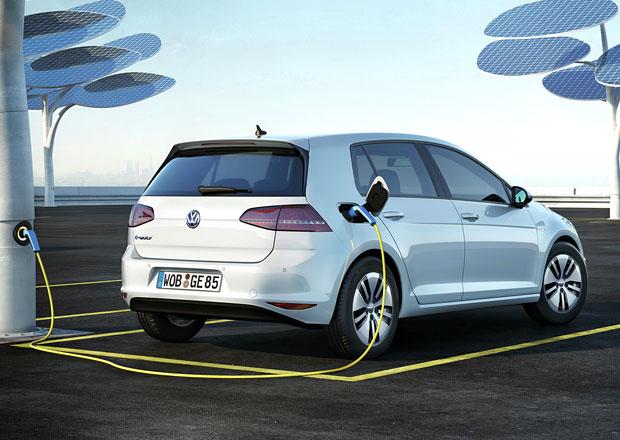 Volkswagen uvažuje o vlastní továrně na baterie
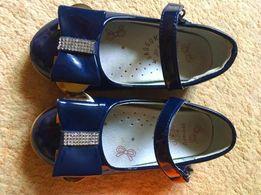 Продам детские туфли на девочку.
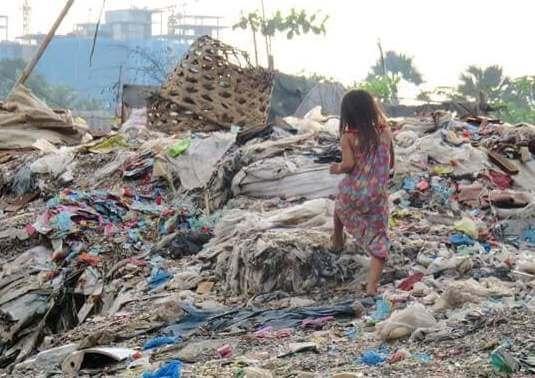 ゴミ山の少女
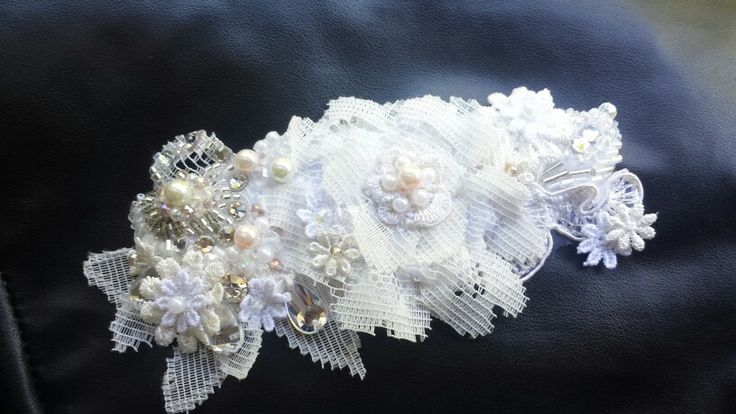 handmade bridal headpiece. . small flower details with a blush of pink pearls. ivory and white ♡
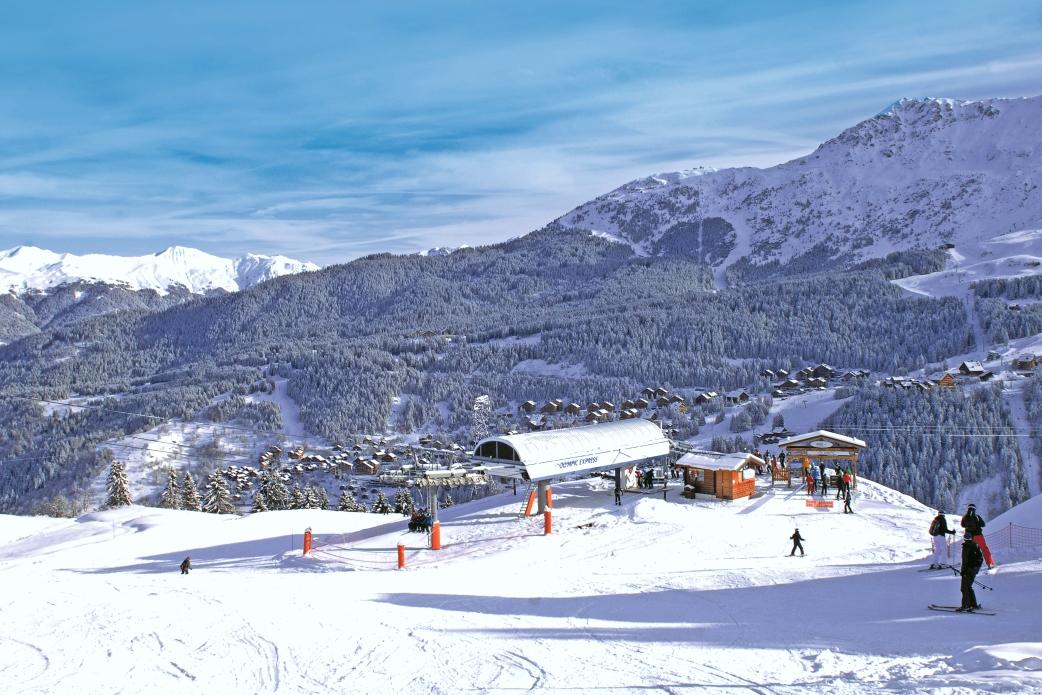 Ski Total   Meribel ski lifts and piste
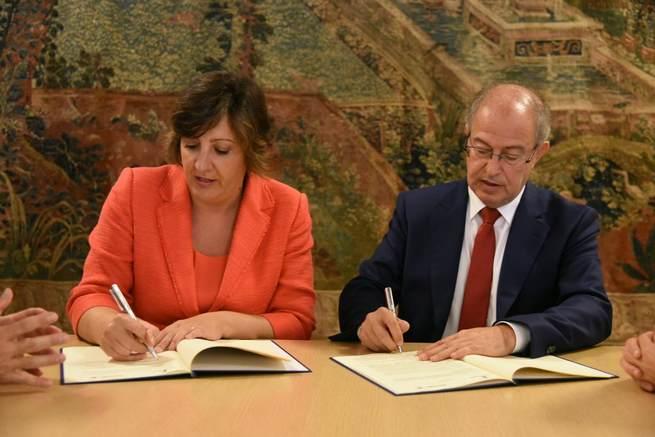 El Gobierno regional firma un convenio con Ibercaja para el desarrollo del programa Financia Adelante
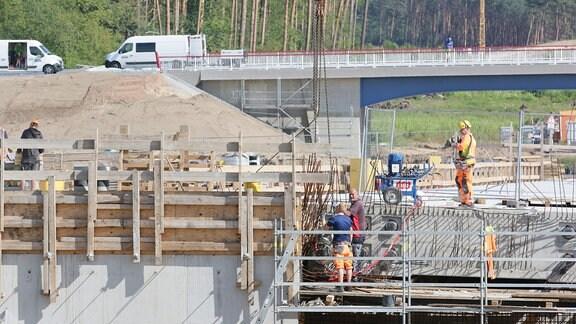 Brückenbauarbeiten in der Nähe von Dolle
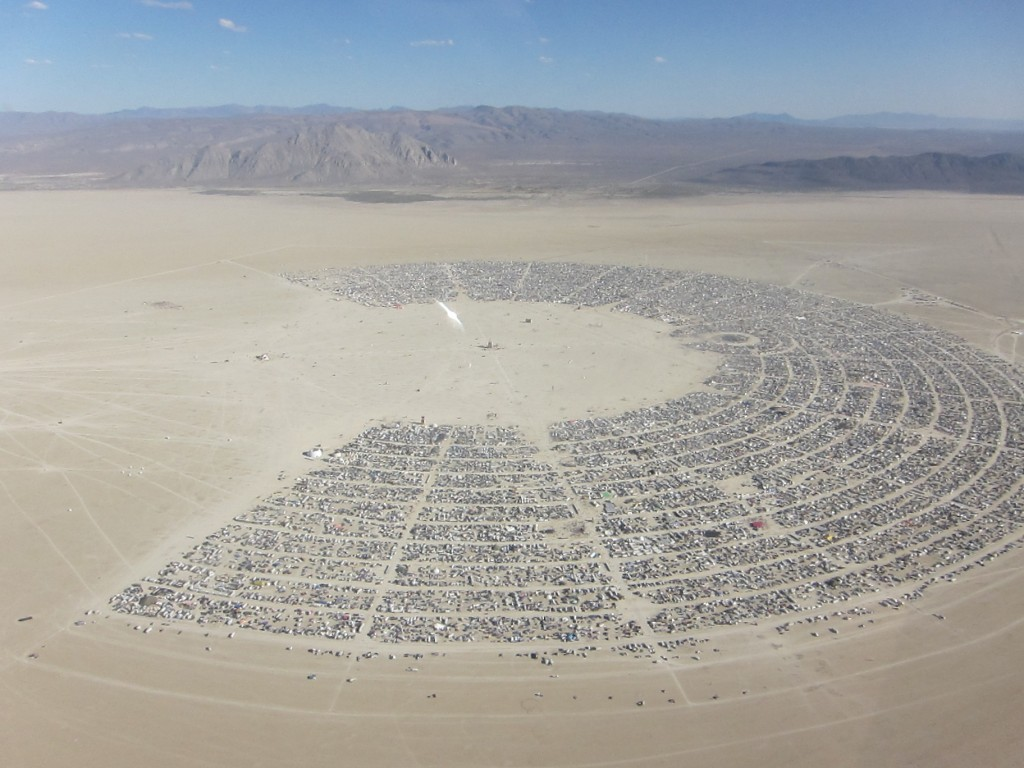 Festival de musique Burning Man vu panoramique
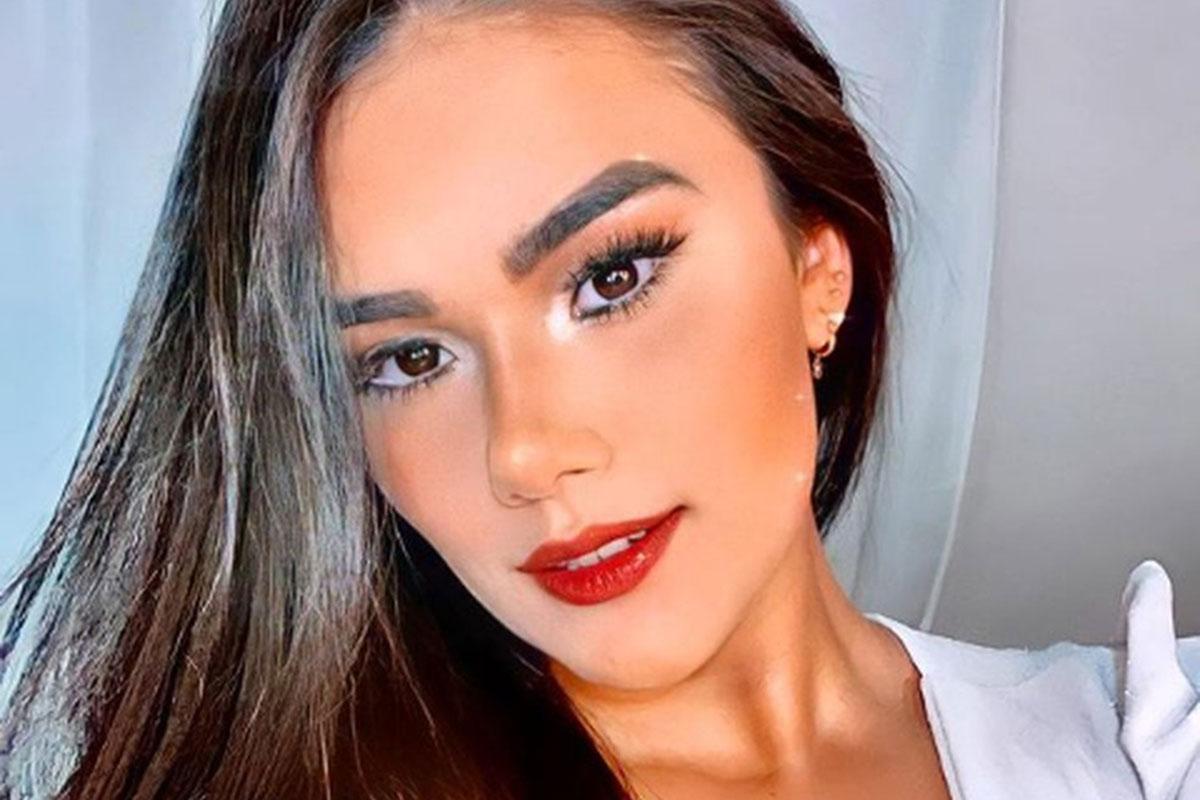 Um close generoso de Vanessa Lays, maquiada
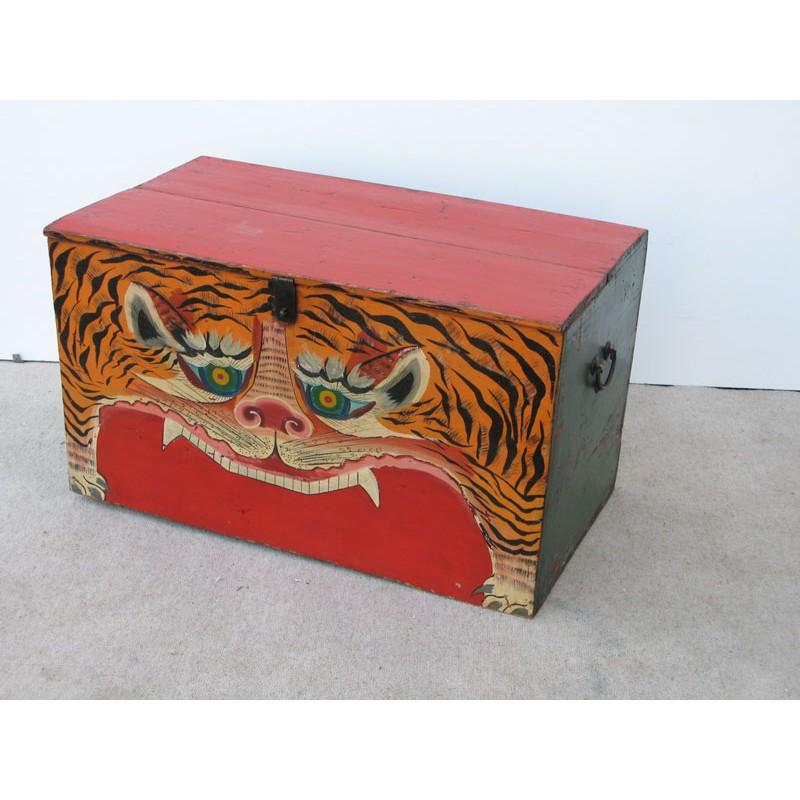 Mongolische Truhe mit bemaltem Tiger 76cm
━━━━
How to complete this task:
Give back every entry verbatim. No pictures belong in the copy.

Result of this task:
 Volkswagen uvažuje o vlastní továrně na baterie
 Продам детские туфли на девочку.
 ゴミ山の少女
 handmade bridal headpiece. . small flower details with a blush of pink pearls. ivory and white ♡
 Ski Total   Meribel ski lifts and piste
 El Gobierno regional firma un convenio con Ibercaja para el desarrollo del programa Financia Adelante
 Brückenbauarbeiten in der Nähe von Dolle
 Festival de musique Burning Man vu panoramique
 Um close generoso de Vanessa Lays, maquiada
 Mongolische Truhe mit bemaltem Tiger 76cm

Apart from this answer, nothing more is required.